═════ Source data

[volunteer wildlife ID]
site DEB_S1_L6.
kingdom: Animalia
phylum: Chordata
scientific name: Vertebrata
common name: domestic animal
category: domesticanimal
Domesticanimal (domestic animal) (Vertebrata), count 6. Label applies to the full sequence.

══════════

* _Work order_: Transcribe each record exactly as it is written above.

* _Result_:
[volunteer wildlife ID]
site DEB_S1_L6.
kingdom: Animalia
phylum: Chordata
scientific name: Vertebrata
common name: domestic animal
category: domesticanimal
Domesticanimal (domestic animal) (Vertebrata), count 6. Label applies to the full sequence.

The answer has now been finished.